Even The Great’s setup takes some serious liberties. At the time of Catherine’s marriage, Peter was not actually Emperor of Russia; the realm was still in the hands of his Aunt Elizabeth (Belinda Bromilow), whom The Great turns into a sort of daffy mentor as Catherine figures out how to navigate the court. (The actual Peter was on the throne for just six months before Catherine took matters into her own hands.) But The Great, a show in which a character casually invents the Moscow Mule during an afternoon stroll, does not aspire to accuracy. The score is as likely to feature synths as strings, while the closing credits feature artists such as Courtney Barnett. And like an increasing number of contemporary period pieces, it’s often colorblind in its casting, populating its lavish palace with faces that don’t really pass for Russian nobility. Everyone’s already speaking in British accents, Chernobyl-style—why not go all in?

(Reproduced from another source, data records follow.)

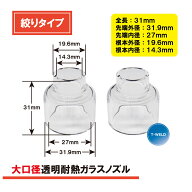 TIG 溶接 WP-17/18/26 大口径ガスレンズ 「絞りタイプ」透明耐熱ガラスノズル 長さ31mm 2本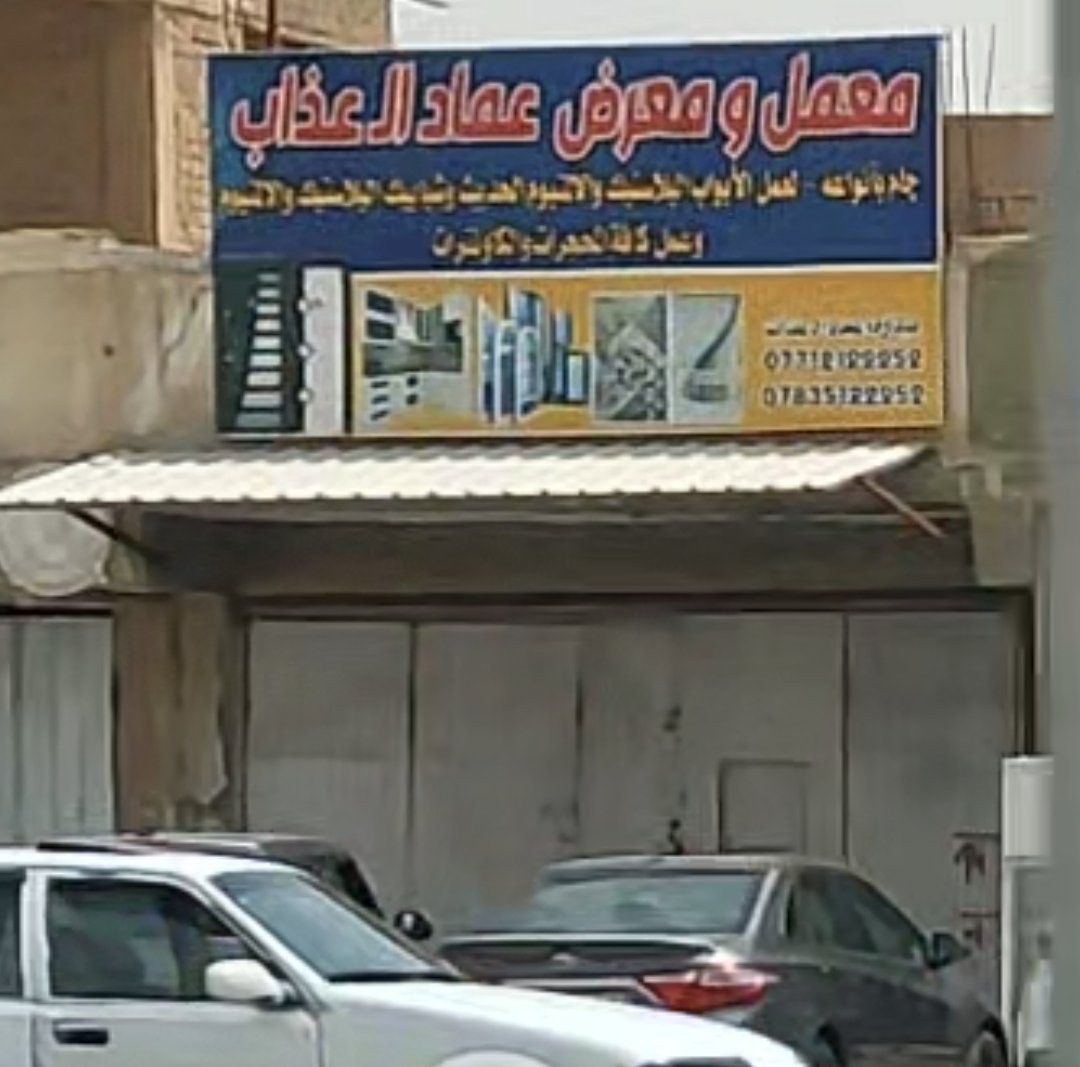 معمل ومعرض عماد آل عذاب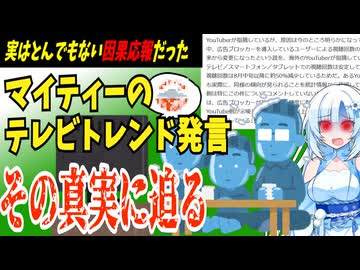 【ゆっくり解説】マイティーやり込み擁護（？）シリーズ　マイティー氏がお茶の間の人気者に！？　と思いきやあまりに惨めな真相が判明したテレビトレンド発言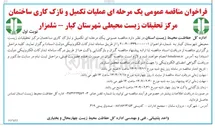 تصویر کوچک آگهی  تکمیل و نازک کاری ساختمان مرکز تحقیقات زیست محیطی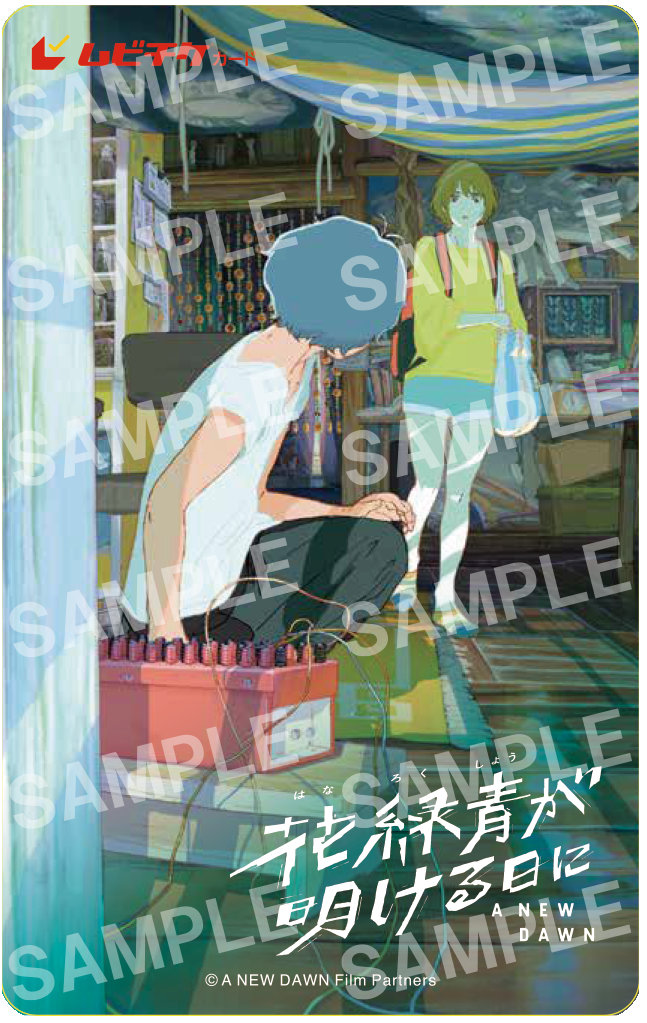 「花緑青が明ける日に」ムビチケカード券のサンプル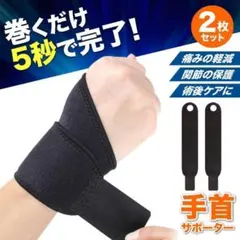 Item thumbnail for item 0ad648c3-0c57-492d-98e1-e4b53cfc7fc0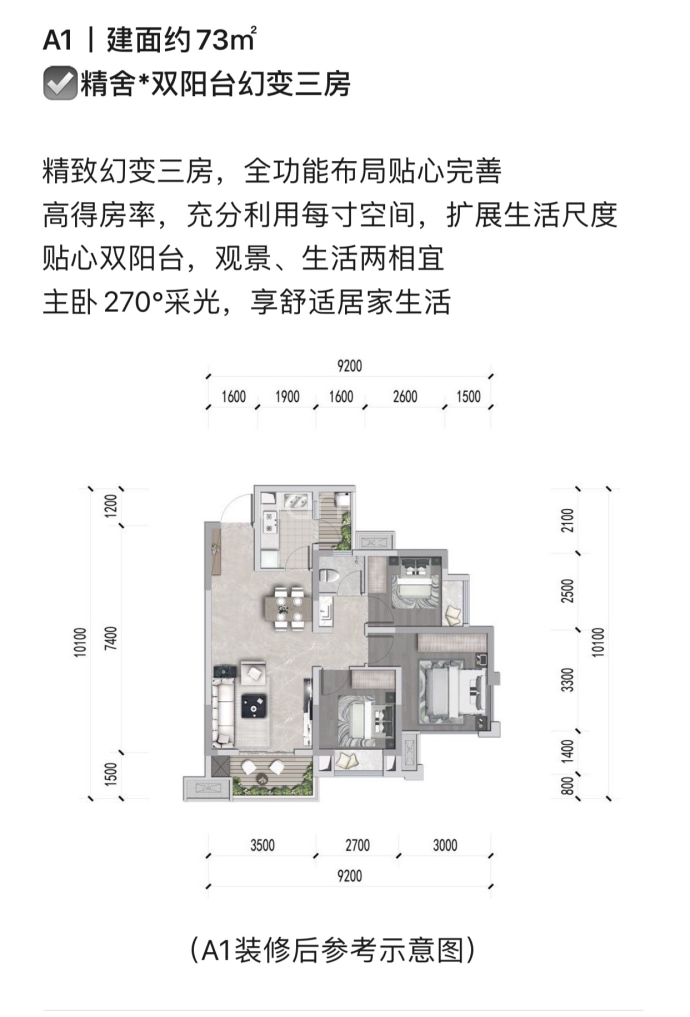 环天·青林上城--建面 73m²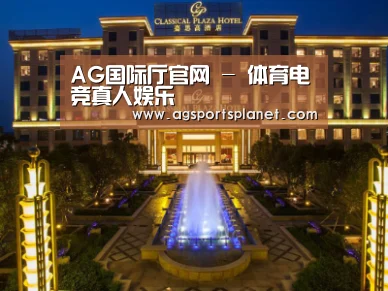 广东嘉思高酒店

Where the show struggles is in sustaining its tone over 10 full hours. Yes, The Great has a nasty case of “why is this an hour long?”-itis, a common affliction among streaming shows and a natural enemy to the concision of good comedy, Succession being the exception that proves the rule. Such length gives The Great room to waver between sitcom-like satire and high-stakes drama: Sometimes, the brutality is slapstick, like when a priest sets himself on fire only for his martyrdom to be met with a shrug; sometimes, it’s genuinely horrifying, like when Peter nearly drowns his wife for attempting to escape her new circumstances. But it’s often difficult to tell when The Great wants us to snicker and when it wants us to gasp.

But, just as The Great is not the first show to hit on its addictive mix of fantasy and farce, it’s also not the first to wobble mid-balancing act. Dickinson, too, vacillates between the reckless absurdity of Wiz Khalifa as the Grim Reaper and the straight-faced seriousness of oversimplified girl power. Catherine the Great may have been an enlightened despot, but a despot she still was; serfdom wouldn’t be eliminated in Russia until well into the next century. She’s an awkward fit for a “more-women-guards”–style empowerment narrative, even when the awkwardness is part of the joke.

Yet, also like Dickinson, The Great has an ideal saleswoman for its heady mix of high and low. At just 22, Fanning has a CV that already spans from Mike Mills to Nicolas Winding Refn. Catherine is a well-suited vessel for Fanning’s vulpine looks and wistful, romantic air, while demanding a skill set young ingenues are rarely asked to show off: comedic chops. The Great may predate The Favourite, but they share performances that serve as a center of gravity, even as everything around them careens from one extreme to the next.